The green-fingered expert cautioned that people can “ruin their fruit trees” by over-pruning in the winter.

However, some pruning is necessary. To prune apple and pear trees, start by removing any crossing or rubbing branches. Cut back any overlong or straggly branches to a bud to “promote vigorous multi-stemmed regrowth”.  

Keep standing back and reviewing the shape so that it both looks handsome and retains a strong, open structure.

Espaliered pear tee (Pyrus) growing up garden wall

Monty said the harder you cut trained fruit, the stronger they will regrow (Image: Getty)

2. Trained fruit

Monty said the harder you cut trained fruit, the stronger they will regrow. Gardeners should trim back any weak growth on these plants in winter to encourage “stronger and vigorous new shoots in spring”.

However, gardeners should remember to prune them again in July to control growth.

3. Soft fruit

Autumn-fruiting raspberries should be cut back to the ground in January. Red currant and gooseberry bushes also require pruning to create an open goblet shape, with any remaining growth cut back by a third.

4. Trained and decorative trees and shrubs

January is also a good time to prune pleached lime trees and regenerated hedges.
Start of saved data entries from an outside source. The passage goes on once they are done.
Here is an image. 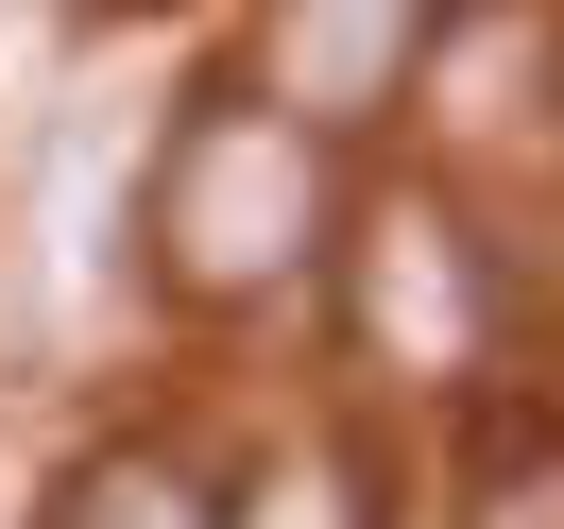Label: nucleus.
<instances>
[{
  "label": "nucleus",
  "instance_id": "5",
  "mask_svg": "<svg viewBox=\"0 0 564 529\" xmlns=\"http://www.w3.org/2000/svg\"><path fill=\"white\" fill-rule=\"evenodd\" d=\"M52 529H206V495H188L154 444H120V461H86V478H69V513H52Z\"/></svg>",
  "mask_w": 564,
  "mask_h": 529
},
{
  "label": "nucleus",
  "instance_id": "2",
  "mask_svg": "<svg viewBox=\"0 0 564 529\" xmlns=\"http://www.w3.org/2000/svg\"><path fill=\"white\" fill-rule=\"evenodd\" d=\"M411 69H427V0H274L240 103H274L291 137H325V120H377Z\"/></svg>",
  "mask_w": 564,
  "mask_h": 529
},
{
  "label": "nucleus",
  "instance_id": "4",
  "mask_svg": "<svg viewBox=\"0 0 564 529\" xmlns=\"http://www.w3.org/2000/svg\"><path fill=\"white\" fill-rule=\"evenodd\" d=\"M223 529H377V478H359L343 444H291V461H257V495Z\"/></svg>",
  "mask_w": 564,
  "mask_h": 529
},
{
  "label": "nucleus",
  "instance_id": "1",
  "mask_svg": "<svg viewBox=\"0 0 564 529\" xmlns=\"http://www.w3.org/2000/svg\"><path fill=\"white\" fill-rule=\"evenodd\" d=\"M308 240H325V154L274 103H206L154 172V256L188 290H274V274H308Z\"/></svg>",
  "mask_w": 564,
  "mask_h": 529
},
{
  "label": "nucleus",
  "instance_id": "6",
  "mask_svg": "<svg viewBox=\"0 0 564 529\" xmlns=\"http://www.w3.org/2000/svg\"><path fill=\"white\" fill-rule=\"evenodd\" d=\"M462 529H564V444H547V461H496Z\"/></svg>",
  "mask_w": 564,
  "mask_h": 529
},
{
  "label": "nucleus",
  "instance_id": "3",
  "mask_svg": "<svg viewBox=\"0 0 564 529\" xmlns=\"http://www.w3.org/2000/svg\"><path fill=\"white\" fill-rule=\"evenodd\" d=\"M479 324H496V274H479V240H462L445 206H377L359 222V342H377L393 376H462Z\"/></svg>",
  "mask_w": 564,
  "mask_h": 529
}]
</instances>
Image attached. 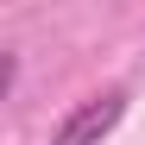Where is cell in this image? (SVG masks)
Returning <instances> with one entry per match:
<instances>
[{"label": "cell", "mask_w": 145, "mask_h": 145, "mask_svg": "<svg viewBox=\"0 0 145 145\" xmlns=\"http://www.w3.org/2000/svg\"><path fill=\"white\" fill-rule=\"evenodd\" d=\"M120 120H126V88H101V95H88V101H76L63 120H57V133L51 145H101Z\"/></svg>", "instance_id": "obj_1"}]
</instances>
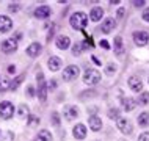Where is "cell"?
Returning <instances> with one entry per match:
<instances>
[{"instance_id": "10", "label": "cell", "mask_w": 149, "mask_h": 141, "mask_svg": "<svg viewBox=\"0 0 149 141\" xmlns=\"http://www.w3.org/2000/svg\"><path fill=\"white\" fill-rule=\"evenodd\" d=\"M50 13H52V10H50L49 5H39L35 10V17H38V19H47L50 16Z\"/></svg>"}, {"instance_id": "22", "label": "cell", "mask_w": 149, "mask_h": 141, "mask_svg": "<svg viewBox=\"0 0 149 141\" xmlns=\"http://www.w3.org/2000/svg\"><path fill=\"white\" fill-rule=\"evenodd\" d=\"M123 105H124V110L126 111H134L135 107H136V100L132 99V97H127L123 100Z\"/></svg>"}, {"instance_id": "5", "label": "cell", "mask_w": 149, "mask_h": 141, "mask_svg": "<svg viewBox=\"0 0 149 141\" xmlns=\"http://www.w3.org/2000/svg\"><path fill=\"white\" fill-rule=\"evenodd\" d=\"M79 74H80L79 66L71 64V66L64 67V71H63V80H68V82H69V80H74V78L79 77Z\"/></svg>"}, {"instance_id": "4", "label": "cell", "mask_w": 149, "mask_h": 141, "mask_svg": "<svg viewBox=\"0 0 149 141\" xmlns=\"http://www.w3.org/2000/svg\"><path fill=\"white\" fill-rule=\"evenodd\" d=\"M36 78H38V97H39V100L44 102L47 99V86H46V80H44V74L42 72H38Z\"/></svg>"}, {"instance_id": "13", "label": "cell", "mask_w": 149, "mask_h": 141, "mask_svg": "<svg viewBox=\"0 0 149 141\" xmlns=\"http://www.w3.org/2000/svg\"><path fill=\"white\" fill-rule=\"evenodd\" d=\"M55 44H57V47L60 50H66V49H69V46H71V38L66 35H60L57 38V41H55Z\"/></svg>"}, {"instance_id": "18", "label": "cell", "mask_w": 149, "mask_h": 141, "mask_svg": "<svg viewBox=\"0 0 149 141\" xmlns=\"http://www.w3.org/2000/svg\"><path fill=\"white\" fill-rule=\"evenodd\" d=\"M47 66H49L50 71L57 72V71H60V67H61V60H60L58 56H50V58L47 60Z\"/></svg>"}, {"instance_id": "17", "label": "cell", "mask_w": 149, "mask_h": 141, "mask_svg": "<svg viewBox=\"0 0 149 141\" xmlns=\"http://www.w3.org/2000/svg\"><path fill=\"white\" fill-rule=\"evenodd\" d=\"M72 133H74L75 140H85L86 136V127L83 124H77L74 128H72Z\"/></svg>"}, {"instance_id": "37", "label": "cell", "mask_w": 149, "mask_h": 141, "mask_svg": "<svg viewBox=\"0 0 149 141\" xmlns=\"http://www.w3.org/2000/svg\"><path fill=\"white\" fill-rule=\"evenodd\" d=\"M100 47H104L105 50H108L110 49V44H108V41H105V39H102V41H100Z\"/></svg>"}, {"instance_id": "24", "label": "cell", "mask_w": 149, "mask_h": 141, "mask_svg": "<svg viewBox=\"0 0 149 141\" xmlns=\"http://www.w3.org/2000/svg\"><path fill=\"white\" fill-rule=\"evenodd\" d=\"M29 115H30V110H29V107H27V105H24V103H22V105H19V108H17V116H19V118H29Z\"/></svg>"}, {"instance_id": "25", "label": "cell", "mask_w": 149, "mask_h": 141, "mask_svg": "<svg viewBox=\"0 0 149 141\" xmlns=\"http://www.w3.org/2000/svg\"><path fill=\"white\" fill-rule=\"evenodd\" d=\"M138 124L141 127H146L148 124H149V113L148 111H143L141 115L138 116Z\"/></svg>"}, {"instance_id": "31", "label": "cell", "mask_w": 149, "mask_h": 141, "mask_svg": "<svg viewBox=\"0 0 149 141\" xmlns=\"http://www.w3.org/2000/svg\"><path fill=\"white\" fill-rule=\"evenodd\" d=\"M10 82L11 80H0V92L10 90Z\"/></svg>"}, {"instance_id": "32", "label": "cell", "mask_w": 149, "mask_h": 141, "mask_svg": "<svg viewBox=\"0 0 149 141\" xmlns=\"http://www.w3.org/2000/svg\"><path fill=\"white\" fill-rule=\"evenodd\" d=\"M27 119H29V121H27L29 126H36V124H39V118H38V116H29Z\"/></svg>"}, {"instance_id": "42", "label": "cell", "mask_w": 149, "mask_h": 141, "mask_svg": "<svg viewBox=\"0 0 149 141\" xmlns=\"http://www.w3.org/2000/svg\"><path fill=\"white\" fill-rule=\"evenodd\" d=\"M123 14H124V8H119V10H118V13H116V17L121 19V17H123Z\"/></svg>"}, {"instance_id": "27", "label": "cell", "mask_w": 149, "mask_h": 141, "mask_svg": "<svg viewBox=\"0 0 149 141\" xmlns=\"http://www.w3.org/2000/svg\"><path fill=\"white\" fill-rule=\"evenodd\" d=\"M85 47H86V46H85L83 42H77L74 47H72V53H74L75 56H77V55H80V53H82V50L85 49Z\"/></svg>"}, {"instance_id": "26", "label": "cell", "mask_w": 149, "mask_h": 141, "mask_svg": "<svg viewBox=\"0 0 149 141\" xmlns=\"http://www.w3.org/2000/svg\"><path fill=\"white\" fill-rule=\"evenodd\" d=\"M149 102V92H140V97L136 100V103H140V105H146Z\"/></svg>"}, {"instance_id": "30", "label": "cell", "mask_w": 149, "mask_h": 141, "mask_svg": "<svg viewBox=\"0 0 149 141\" xmlns=\"http://www.w3.org/2000/svg\"><path fill=\"white\" fill-rule=\"evenodd\" d=\"M108 118L110 119H119V110L118 108H110V110H108Z\"/></svg>"}, {"instance_id": "3", "label": "cell", "mask_w": 149, "mask_h": 141, "mask_svg": "<svg viewBox=\"0 0 149 141\" xmlns=\"http://www.w3.org/2000/svg\"><path fill=\"white\" fill-rule=\"evenodd\" d=\"M14 115V105L10 102V100H3L0 102V116L3 119H11Z\"/></svg>"}, {"instance_id": "40", "label": "cell", "mask_w": 149, "mask_h": 141, "mask_svg": "<svg viewBox=\"0 0 149 141\" xmlns=\"http://www.w3.org/2000/svg\"><path fill=\"white\" fill-rule=\"evenodd\" d=\"M55 88H57V82H55V80L52 78L50 82H49V90H55Z\"/></svg>"}, {"instance_id": "43", "label": "cell", "mask_w": 149, "mask_h": 141, "mask_svg": "<svg viewBox=\"0 0 149 141\" xmlns=\"http://www.w3.org/2000/svg\"><path fill=\"white\" fill-rule=\"evenodd\" d=\"M0 132H2V130H0Z\"/></svg>"}, {"instance_id": "21", "label": "cell", "mask_w": 149, "mask_h": 141, "mask_svg": "<svg viewBox=\"0 0 149 141\" xmlns=\"http://www.w3.org/2000/svg\"><path fill=\"white\" fill-rule=\"evenodd\" d=\"M24 78H25V74H21L17 75V77H14V80H11L10 82V91H16L19 88V85L24 82Z\"/></svg>"}, {"instance_id": "33", "label": "cell", "mask_w": 149, "mask_h": 141, "mask_svg": "<svg viewBox=\"0 0 149 141\" xmlns=\"http://www.w3.org/2000/svg\"><path fill=\"white\" fill-rule=\"evenodd\" d=\"M105 72H107V74H108V75H113V74H115V72H116V66H115V64H113V63H110V64H107V67H105Z\"/></svg>"}, {"instance_id": "29", "label": "cell", "mask_w": 149, "mask_h": 141, "mask_svg": "<svg viewBox=\"0 0 149 141\" xmlns=\"http://www.w3.org/2000/svg\"><path fill=\"white\" fill-rule=\"evenodd\" d=\"M50 122H52V126H60V122H61V121H60V115L57 111H54L52 113V116H50Z\"/></svg>"}, {"instance_id": "15", "label": "cell", "mask_w": 149, "mask_h": 141, "mask_svg": "<svg viewBox=\"0 0 149 141\" xmlns=\"http://www.w3.org/2000/svg\"><path fill=\"white\" fill-rule=\"evenodd\" d=\"M129 86H130L132 91L140 92V91L143 90V82L140 80V77H136V75H132V77L129 78Z\"/></svg>"}, {"instance_id": "12", "label": "cell", "mask_w": 149, "mask_h": 141, "mask_svg": "<svg viewBox=\"0 0 149 141\" xmlns=\"http://www.w3.org/2000/svg\"><path fill=\"white\" fill-rule=\"evenodd\" d=\"M115 27H116V21H115V19L113 17H107L105 21L102 22V25H100L99 30L102 31V33L107 35V33H110L111 30H115Z\"/></svg>"}, {"instance_id": "11", "label": "cell", "mask_w": 149, "mask_h": 141, "mask_svg": "<svg viewBox=\"0 0 149 141\" xmlns=\"http://www.w3.org/2000/svg\"><path fill=\"white\" fill-rule=\"evenodd\" d=\"M11 28H13V21L8 16L0 14V33H8Z\"/></svg>"}, {"instance_id": "7", "label": "cell", "mask_w": 149, "mask_h": 141, "mask_svg": "<svg viewBox=\"0 0 149 141\" xmlns=\"http://www.w3.org/2000/svg\"><path fill=\"white\" fill-rule=\"evenodd\" d=\"M118 128L121 132H123L124 135H130L132 132H134V126H132V122L126 118H119L118 119Z\"/></svg>"}, {"instance_id": "34", "label": "cell", "mask_w": 149, "mask_h": 141, "mask_svg": "<svg viewBox=\"0 0 149 141\" xmlns=\"http://www.w3.org/2000/svg\"><path fill=\"white\" fill-rule=\"evenodd\" d=\"M8 10H10V13H17V11L21 10V5H19V3H10Z\"/></svg>"}, {"instance_id": "35", "label": "cell", "mask_w": 149, "mask_h": 141, "mask_svg": "<svg viewBox=\"0 0 149 141\" xmlns=\"http://www.w3.org/2000/svg\"><path fill=\"white\" fill-rule=\"evenodd\" d=\"M138 141H149V132H144L138 136Z\"/></svg>"}, {"instance_id": "16", "label": "cell", "mask_w": 149, "mask_h": 141, "mask_svg": "<svg viewBox=\"0 0 149 141\" xmlns=\"http://www.w3.org/2000/svg\"><path fill=\"white\" fill-rule=\"evenodd\" d=\"M88 124H90V128L93 132H99L102 128V119L99 116H90L88 118Z\"/></svg>"}, {"instance_id": "19", "label": "cell", "mask_w": 149, "mask_h": 141, "mask_svg": "<svg viewBox=\"0 0 149 141\" xmlns=\"http://www.w3.org/2000/svg\"><path fill=\"white\" fill-rule=\"evenodd\" d=\"M102 16H104V10L100 6H94L90 13V17H91L93 22H99L100 19H102Z\"/></svg>"}, {"instance_id": "39", "label": "cell", "mask_w": 149, "mask_h": 141, "mask_svg": "<svg viewBox=\"0 0 149 141\" xmlns=\"http://www.w3.org/2000/svg\"><path fill=\"white\" fill-rule=\"evenodd\" d=\"M141 17H143V21L149 22V8H148V10H144V13H143V16H141Z\"/></svg>"}, {"instance_id": "41", "label": "cell", "mask_w": 149, "mask_h": 141, "mask_svg": "<svg viewBox=\"0 0 149 141\" xmlns=\"http://www.w3.org/2000/svg\"><path fill=\"white\" fill-rule=\"evenodd\" d=\"M16 72V66L14 64H10V66H8V74H14Z\"/></svg>"}, {"instance_id": "2", "label": "cell", "mask_w": 149, "mask_h": 141, "mask_svg": "<svg viewBox=\"0 0 149 141\" xmlns=\"http://www.w3.org/2000/svg\"><path fill=\"white\" fill-rule=\"evenodd\" d=\"M83 82L90 86H94L100 82V72L96 69H86L85 74H83Z\"/></svg>"}, {"instance_id": "14", "label": "cell", "mask_w": 149, "mask_h": 141, "mask_svg": "<svg viewBox=\"0 0 149 141\" xmlns=\"http://www.w3.org/2000/svg\"><path fill=\"white\" fill-rule=\"evenodd\" d=\"M41 50H42V46L39 42H31L29 47H27V50H25V53L31 56V58H35V56H38L39 53H41Z\"/></svg>"}, {"instance_id": "44", "label": "cell", "mask_w": 149, "mask_h": 141, "mask_svg": "<svg viewBox=\"0 0 149 141\" xmlns=\"http://www.w3.org/2000/svg\"><path fill=\"white\" fill-rule=\"evenodd\" d=\"M0 80H2V78H0Z\"/></svg>"}, {"instance_id": "8", "label": "cell", "mask_w": 149, "mask_h": 141, "mask_svg": "<svg viewBox=\"0 0 149 141\" xmlns=\"http://www.w3.org/2000/svg\"><path fill=\"white\" fill-rule=\"evenodd\" d=\"M134 41H135L136 46H146V44L149 42V33L148 31H143V30L135 31L134 33Z\"/></svg>"}, {"instance_id": "6", "label": "cell", "mask_w": 149, "mask_h": 141, "mask_svg": "<svg viewBox=\"0 0 149 141\" xmlns=\"http://www.w3.org/2000/svg\"><path fill=\"white\" fill-rule=\"evenodd\" d=\"M0 49H2L3 53H13V52L17 50V39H14V38L5 39L2 42V46H0Z\"/></svg>"}, {"instance_id": "20", "label": "cell", "mask_w": 149, "mask_h": 141, "mask_svg": "<svg viewBox=\"0 0 149 141\" xmlns=\"http://www.w3.org/2000/svg\"><path fill=\"white\" fill-rule=\"evenodd\" d=\"M35 141H52V133L49 130H44V128H42V130L38 132Z\"/></svg>"}, {"instance_id": "1", "label": "cell", "mask_w": 149, "mask_h": 141, "mask_svg": "<svg viewBox=\"0 0 149 141\" xmlns=\"http://www.w3.org/2000/svg\"><path fill=\"white\" fill-rule=\"evenodd\" d=\"M69 24H71V27L74 28V30H83L86 25H88V17H86V14L85 13H82V11H77V13H74L71 16V19H69Z\"/></svg>"}, {"instance_id": "28", "label": "cell", "mask_w": 149, "mask_h": 141, "mask_svg": "<svg viewBox=\"0 0 149 141\" xmlns=\"http://www.w3.org/2000/svg\"><path fill=\"white\" fill-rule=\"evenodd\" d=\"M0 141H14V132L5 130V133L2 135V140H0Z\"/></svg>"}, {"instance_id": "36", "label": "cell", "mask_w": 149, "mask_h": 141, "mask_svg": "<svg viewBox=\"0 0 149 141\" xmlns=\"http://www.w3.org/2000/svg\"><path fill=\"white\" fill-rule=\"evenodd\" d=\"M27 96L29 97H35V88L33 86H27Z\"/></svg>"}, {"instance_id": "23", "label": "cell", "mask_w": 149, "mask_h": 141, "mask_svg": "<svg viewBox=\"0 0 149 141\" xmlns=\"http://www.w3.org/2000/svg\"><path fill=\"white\" fill-rule=\"evenodd\" d=\"M115 52H116L118 55H123V53H124L123 38H121V36H116V38H115Z\"/></svg>"}, {"instance_id": "9", "label": "cell", "mask_w": 149, "mask_h": 141, "mask_svg": "<svg viewBox=\"0 0 149 141\" xmlns=\"http://www.w3.org/2000/svg\"><path fill=\"white\" fill-rule=\"evenodd\" d=\"M63 116L68 121H72L79 116V108L75 105H64L63 107Z\"/></svg>"}, {"instance_id": "38", "label": "cell", "mask_w": 149, "mask_h": 141, "mask_svg": "<svg viewBox=\"0 0 149 141\" xmlns=\"http://www.w3.org/2000/svg\"><path fill=\"white\" fill-rule=\"evenodd\" d=\"M134 5H135L136 8H141L143 5H146V2H144V0H140V2H138V0H135V2H134Z\"/></svg>"}]
</instances>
For lime trees, remove new growth to renew their basic structure in the spring.

“This creates thousands of brightly coloured whippy stems that we shred and use as mulch and for temporary paths,” Monty said.

Pruning hedges in January allows them to grow back stronger, and overgrown deciduous hedges can be cut back to the ground this month to regrow thicker and denser.

However, Monty cautioned that this technique is not suitable for most evergreen hedges, except for yew, box, and holly, which should be pruned in the spring months.